生徒に教えながら「?」が浮かぶ、”男”と”女”の基準値
スポーツ栄養士×アスレティックトレーナーの後藤優子です。
現在フリーランスで仕事をしていて、そのうちの一つがトレーナー養成専門学校での講師業でスポーツ栄養学を教えています。
スポーツ栄養学の授業では、消費エネルギー量や摂取エネルギー量について学ぶのですが、特に最近教えながら「?」が浮かぶことが多くあります。
こちらの基礎代謝(量)の参考値を表にしたものをご覧ください。
※基礎代謝(量)とは、心身ともに安静な状態の時に生命維持のために消費される必要最小限のエネルギー量のことです。
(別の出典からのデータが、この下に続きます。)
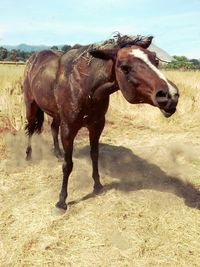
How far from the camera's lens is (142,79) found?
3.78 metres

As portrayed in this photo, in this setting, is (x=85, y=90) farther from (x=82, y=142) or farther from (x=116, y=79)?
(x=82, y=142)

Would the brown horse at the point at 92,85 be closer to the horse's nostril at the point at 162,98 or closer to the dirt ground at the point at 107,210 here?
the horse's nostril at the point at 162,98

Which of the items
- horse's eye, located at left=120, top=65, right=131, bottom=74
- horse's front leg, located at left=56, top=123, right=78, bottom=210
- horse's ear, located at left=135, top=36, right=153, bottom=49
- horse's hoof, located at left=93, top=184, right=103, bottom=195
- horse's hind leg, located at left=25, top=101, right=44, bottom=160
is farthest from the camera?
horse's hind leg, located at left=25, top=101, right=44, bottom=160

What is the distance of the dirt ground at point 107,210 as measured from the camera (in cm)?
428

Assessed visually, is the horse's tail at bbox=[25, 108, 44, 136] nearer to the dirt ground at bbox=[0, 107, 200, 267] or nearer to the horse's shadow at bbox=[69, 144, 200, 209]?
the dirt ground at bbox=[0, 107, 200, 267]

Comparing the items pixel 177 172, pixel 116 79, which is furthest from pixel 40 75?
pixel 177 172

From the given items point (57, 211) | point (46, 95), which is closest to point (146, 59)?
point (46, 95)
ぼーっと過ごしていても消費される(燃える)カロリーのことだと考えてOK。
基礎代謝量を用いて1日のエネルギー消費量を算出します。
数年前までは何の疑問も持たずに教えていたのですが、ここ1年ぐらいでYouTubeでもLGBTQと言われている方たちの動画を見たり、直近で言えば『ミッドナイトスワン』を観たことが影響して、「そういえばスポーツって”男女”でしかエントリーできないよな」とか、「男性ホルモンまたは女性ホルモンの注射をしている方たちはどちらの数値を使うの?」と、この表をそのまま活用することに疑問を持つようになってきました。
元々、スポーツの”男女”について薄っすらとですが疑問を持ち始めたのは、2009年に南アフリカ代表の陸上選手・セメンヤ選手のことを知ってから。
セメンヤ選手は2009年の世界陸上で金メダルを獲得した際に「女性ではないのでないか」との疑惑を持たれ、検査をしたところ”性分化疾患(DSD)”であることが判明しました。
子宮と卵巣がなく、体内に精巣があったことから(外から見てもわからない)女性として育てられていましたが、通常の女性より3倍以上多いテストステロン(男性ホルモン)の分泌があり、筋骨隆々な体格をしています。
もうこうなってしまっては、男女をはっきりと区別することは不可能です。
そこで、授業中に生徒に投げかけました。
「もし、自分がサポートする選手やお客様にLGBTQと言われる方や性分化疾患の方がいたらどうする?」
突然の投げかけにほとんどの生徒は戸惑っていました。
生徒の中にはもしかしたら該当者がいるかもしれない。
「やめてくれ」と思っていた生徒もいたかもしれない。
ですが、いつか直面するであろうことが大いに想像できたので問うことにしました。
結局、生徒たちからは何の発言も得られませんでした。
ですが、この問いかけをした瞬間、明らかに教室の空気は変わり、前を向いて真剣に話を聞いてくれる人数が増えたように感じました。
そして、「あくまでも私の個人的な意見です」と前置きをしたうえで以下のように伝えました。
まず、お客様や選手から女性ホルモンや男性ホルモンの注射を定期的に打っていること、性分化疾患であることを伝えられたらという前提になりますが、身長や体重などの体格から判断して男性用の数値を使うか女性用の数値を使うかを決めます。どちらともとれない場合は両方の数値で基礎代謝量やエネルギー消費量を算出し、真ん中の値を使います。
すると、生徒から質問があがりました。
「先生!そしたらKABA.ちゃんは”女性”の数値を使いますか?」
鋭い着眼点だと思いました。
彼女は男性として生まれましたが、心は女性。そして、性別適合手術を受け、戸籍も女性へ変更しています。なので、女性向けの数値を使っても何ら問題はありません。
こちらもあくまでも個人的な意見ですが、彼女はわりと体格がいいんですよね。だから、「両方の数値を使うかな」と回答しました。
何が正解かはわからないし、基準を明確にする必要もないかもしれない。
ですが、”男と女”の2つにしか分けられないものは時代とマッチしないなという感覚は持っておく必要があると思います。
近い将来に、スポーツは現状の”男女”とは別のカテゴリが生まれるかもしれませんね。もちろん、あえて現状のままという可能性だってありますが。
こういった問いかけを通して、生徒たちにはあるがままを受け入れるだけでなく、疑問をもって考える時間を作ってほしいなと思うのでした。